The Burnses’ receptionist looked up, startled, when Clare came through the stairwell door.

“Ummm . . . can I help you?”

“Yes. I’m Clare Fergusson. I need to see Mr. Burns right away. Or Mrs. Burns, if he’s unavailable.” Clare unzipped her coat and let it drop onto the asymmetrically striped sofa.

“I’m sorry, Mr. Burns is in court all afternoon and Mrs. Burns is working out of her home today. I could make you an appointment for tomorrow . . . ?”

“Oh—” Clare bit down hard on what she had been about to say, “—gosh darn.” She snatched up her coat again. “No, thanks. I’ll try to get Mrs. Burns at home.”

On the drive to the Burnses’ house, Clare tried out what she might say. Karen, did your husband shoot Darrell McWhorter? Or how about, Karen, did your husband father a child and try to cover it up with this abandoned-at-the-church-doorstep scheme and when that fell through, did he start killing everyone else involved? “Oh, shoot me now,” Clare groaned.

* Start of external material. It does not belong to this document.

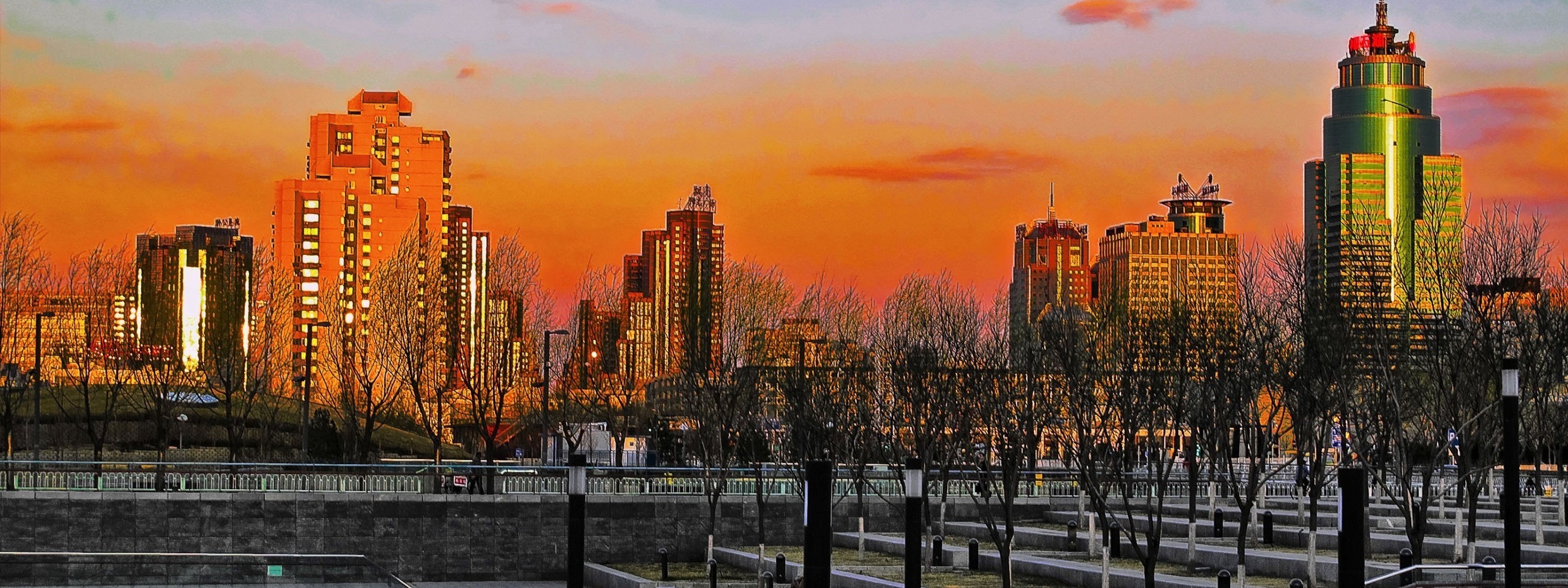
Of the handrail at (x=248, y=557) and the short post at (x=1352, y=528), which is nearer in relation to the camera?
the short post at (x=1352, y=528)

The Burnses’ house was a brick Italianate revival with five-foot-high windows and a cupola that must have given them a view of the entire town. Wreaths decorated with wooden fruits hung from the deeply-paneled front doors, which had the look of an unused entrance. Down the long drive, by the separate garage at the corner of the house, Clare found the back door.

Karen Burns opened at the second ring. “Reverend Fergusson? What brings you out here?”

“Well, I—” Clare stamped her boots on the welcome mat.

“Please, come on in. No need to stand in the cold to talk.”

Clare pushed into the narrow hall lined with hanging coats, boots, shelves of hats and gloves. She left her coat, following Karen into the kitchen.

“Is this about the letter-writing campaign? I’ve gotten some wonderfully supportive notes and phone calls from people, you know. Mrs. Strathclyde told me she actually called our congressman’s office to complain. Can you believe it?” Karen led Clare through a high-ceilinged, granite-countered kitchen into a small den done up in burgundy and hunter green. Karen waved at the glass-fronted barrister’s bookcases and the computer centered on a wide mahogany desk. “My home office. I work here about seventy-five percent of the time, now. When we adopt Cody, I’ll be able to switch to a twenty-hour-a-week schedule without making any drastic changes.” She gestured toward a tapestry-covered love seat.